_TASK STATEMENT_
Quote the data below word for word, line by line.

──────── RECORDS SUPPLIED ────────

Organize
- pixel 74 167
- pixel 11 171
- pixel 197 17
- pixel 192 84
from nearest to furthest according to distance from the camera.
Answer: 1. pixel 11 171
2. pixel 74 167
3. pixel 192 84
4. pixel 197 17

────────

_ANSWER FOR THE TASK_
Organize
- pixel 74 167
- pixel 11 171
- pixel 197 17
- pixel 192 84
from nearest to furthest according to distance from the camera.
Answer: 1. pixel 11 171
2. pixel 74 167
3. pixel 192 84
4. pixel 197 17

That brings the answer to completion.